As a writer what relationship do you seek with an editor when it comes to the editing of your work? How have your past experiences in writer-editor relationships informed your approach to editing #18: REGIONAL VOICES?
This is a really good question. A great editor is hard to find and they rarely get the credit they deserve!
In an editor, you want someone that can engage with your work and see where you are coming from, but has the distance from the piece that allows them to see a larger picture so they can give necessary critiques
In regards to editing my own work, a lot of it comes down to friends. You find a person or two that you click with, and you can rely on their criticism and disagree with it or talk it out. That’s all part of the process. I’ve only got a few of those people. And they are rare, so hold on to them.
Criticism is good. Get the hang of it, separate yourself from the work, and it becomes easier to bear the blows. But, some people are fools that you don’t need to listen to. Which brings me back to: find those friends, or people you trust.
In a more formal way: Justin Wolfers commissioned an essay from me for The Lifted Brow, and he is amazing. A great editor can show you the important things you are saying that you didn’t know you were saying, and helps you to articulate them. Plus they will tell you when prose is too confusing or up its own asshole.
Editorial process when submitting to a journal? Well hands down that’s The Suburban Review. I was so surprised when I first submitted / published with TSR that I got thoughtful feedback. It’s pretty rare to find that. And having now worked as an editor for them, I only have more respect for TSR. The editorial process is collaborative and communicative.
What’s on the agenda for you at the moment—ideas brewing, projects on the go?
Just published a poem I wrote with Chris Fleming. It’s part of Red Room’s MAD issue. I guess we were commiserating about weird brains, then did a poem. I want to write a collection of poems based on my misreads of sentences, signs on highways- and words in general. I am very bad at all that. The cover will be the Big Prawn on the side of the Highway.
OK I really, really want to go for a surf now (don’t worry, I’m not Tim Winton).
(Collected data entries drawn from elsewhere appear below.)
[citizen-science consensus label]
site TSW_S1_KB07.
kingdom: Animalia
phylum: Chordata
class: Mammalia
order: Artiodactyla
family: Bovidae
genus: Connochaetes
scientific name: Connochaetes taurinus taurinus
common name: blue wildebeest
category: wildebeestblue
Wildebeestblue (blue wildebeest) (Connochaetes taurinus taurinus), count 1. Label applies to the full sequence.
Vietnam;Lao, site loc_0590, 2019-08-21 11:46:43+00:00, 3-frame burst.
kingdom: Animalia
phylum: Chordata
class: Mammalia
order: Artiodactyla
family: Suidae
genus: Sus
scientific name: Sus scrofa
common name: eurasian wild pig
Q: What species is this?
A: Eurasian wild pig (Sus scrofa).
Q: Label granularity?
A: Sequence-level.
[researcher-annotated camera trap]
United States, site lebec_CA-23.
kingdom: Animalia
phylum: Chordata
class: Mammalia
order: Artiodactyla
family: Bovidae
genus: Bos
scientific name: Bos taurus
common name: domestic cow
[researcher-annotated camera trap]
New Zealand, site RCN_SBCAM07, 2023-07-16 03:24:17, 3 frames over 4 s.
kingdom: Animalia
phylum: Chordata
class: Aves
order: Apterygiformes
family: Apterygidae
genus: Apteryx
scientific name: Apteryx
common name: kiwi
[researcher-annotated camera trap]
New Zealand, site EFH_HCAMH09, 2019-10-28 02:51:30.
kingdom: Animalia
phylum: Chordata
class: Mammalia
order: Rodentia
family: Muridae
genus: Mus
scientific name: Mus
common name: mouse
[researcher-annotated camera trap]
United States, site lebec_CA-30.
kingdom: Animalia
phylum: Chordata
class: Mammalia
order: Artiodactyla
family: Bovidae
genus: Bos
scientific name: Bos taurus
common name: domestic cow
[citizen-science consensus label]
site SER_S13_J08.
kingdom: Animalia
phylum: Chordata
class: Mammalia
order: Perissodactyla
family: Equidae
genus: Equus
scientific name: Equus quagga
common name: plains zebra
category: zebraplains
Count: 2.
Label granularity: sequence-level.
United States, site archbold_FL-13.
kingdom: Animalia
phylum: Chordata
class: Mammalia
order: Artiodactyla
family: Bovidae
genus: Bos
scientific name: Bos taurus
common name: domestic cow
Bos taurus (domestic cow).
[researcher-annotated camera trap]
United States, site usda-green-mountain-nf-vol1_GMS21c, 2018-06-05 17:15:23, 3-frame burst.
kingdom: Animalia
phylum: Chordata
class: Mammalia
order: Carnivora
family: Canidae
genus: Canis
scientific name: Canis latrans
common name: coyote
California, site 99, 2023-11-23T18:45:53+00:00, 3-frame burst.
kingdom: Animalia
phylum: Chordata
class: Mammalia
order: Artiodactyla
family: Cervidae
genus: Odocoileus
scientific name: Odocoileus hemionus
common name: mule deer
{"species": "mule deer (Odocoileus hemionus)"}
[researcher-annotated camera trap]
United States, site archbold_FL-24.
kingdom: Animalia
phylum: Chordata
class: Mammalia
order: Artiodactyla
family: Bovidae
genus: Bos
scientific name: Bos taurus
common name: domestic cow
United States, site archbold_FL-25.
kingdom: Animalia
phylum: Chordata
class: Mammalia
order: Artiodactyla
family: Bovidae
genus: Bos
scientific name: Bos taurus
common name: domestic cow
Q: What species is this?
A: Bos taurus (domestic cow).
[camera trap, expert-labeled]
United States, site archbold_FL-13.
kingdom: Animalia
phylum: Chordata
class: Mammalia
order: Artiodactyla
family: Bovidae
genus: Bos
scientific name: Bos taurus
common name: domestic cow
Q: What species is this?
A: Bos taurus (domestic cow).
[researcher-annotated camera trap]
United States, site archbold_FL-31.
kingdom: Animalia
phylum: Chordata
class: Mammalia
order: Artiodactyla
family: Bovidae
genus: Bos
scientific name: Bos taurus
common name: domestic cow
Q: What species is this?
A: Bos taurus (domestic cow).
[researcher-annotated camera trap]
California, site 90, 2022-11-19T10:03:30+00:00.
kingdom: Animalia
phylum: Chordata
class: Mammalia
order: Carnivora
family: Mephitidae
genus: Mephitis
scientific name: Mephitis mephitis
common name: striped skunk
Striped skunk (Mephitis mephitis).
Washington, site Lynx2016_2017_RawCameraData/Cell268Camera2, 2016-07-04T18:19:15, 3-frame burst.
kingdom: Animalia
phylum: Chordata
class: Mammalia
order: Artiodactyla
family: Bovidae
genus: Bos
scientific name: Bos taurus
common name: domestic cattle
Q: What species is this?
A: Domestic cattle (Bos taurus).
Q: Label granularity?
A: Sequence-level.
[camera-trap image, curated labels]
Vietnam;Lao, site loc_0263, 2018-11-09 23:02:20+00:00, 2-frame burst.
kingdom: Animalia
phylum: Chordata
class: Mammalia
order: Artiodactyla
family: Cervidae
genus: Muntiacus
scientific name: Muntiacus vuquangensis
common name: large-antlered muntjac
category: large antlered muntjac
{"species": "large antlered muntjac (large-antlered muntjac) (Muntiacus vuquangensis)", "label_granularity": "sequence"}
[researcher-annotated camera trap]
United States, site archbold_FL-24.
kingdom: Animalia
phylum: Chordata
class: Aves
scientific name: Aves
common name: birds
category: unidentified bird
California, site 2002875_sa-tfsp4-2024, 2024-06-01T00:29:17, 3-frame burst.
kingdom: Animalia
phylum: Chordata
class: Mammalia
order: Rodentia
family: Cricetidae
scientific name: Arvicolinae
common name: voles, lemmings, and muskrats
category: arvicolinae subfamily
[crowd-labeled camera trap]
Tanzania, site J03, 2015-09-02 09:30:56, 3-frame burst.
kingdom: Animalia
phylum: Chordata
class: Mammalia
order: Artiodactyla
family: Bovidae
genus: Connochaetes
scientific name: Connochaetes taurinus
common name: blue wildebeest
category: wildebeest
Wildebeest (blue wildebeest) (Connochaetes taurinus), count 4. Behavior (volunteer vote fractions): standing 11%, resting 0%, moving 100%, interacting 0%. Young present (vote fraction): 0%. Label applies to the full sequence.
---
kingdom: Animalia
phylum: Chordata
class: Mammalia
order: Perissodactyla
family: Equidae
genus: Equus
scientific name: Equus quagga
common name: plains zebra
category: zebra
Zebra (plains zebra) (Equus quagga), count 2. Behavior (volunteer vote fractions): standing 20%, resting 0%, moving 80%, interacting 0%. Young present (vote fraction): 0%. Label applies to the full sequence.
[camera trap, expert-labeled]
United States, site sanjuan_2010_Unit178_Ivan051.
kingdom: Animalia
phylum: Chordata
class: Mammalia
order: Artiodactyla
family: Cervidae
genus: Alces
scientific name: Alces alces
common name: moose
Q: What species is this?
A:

Seriously though. Go for a surf.
*MAD is all about writing with mental illness. If you have ever had a head that is strange or has needed a hand, it’s ok. Remember that if you’re in a dank place, it’s not going to be like that forever. It’s not about people just asking ‘R U OK?’ (I HATE that question). Life happens at you every day and it is often shit, and usually it’s confusing. But it does get easier, especially if you have people to help you through the confusing shit… Friends that understand how terrible wading through a pile of shit is. They are the ones that will get you through anything. It gets easier.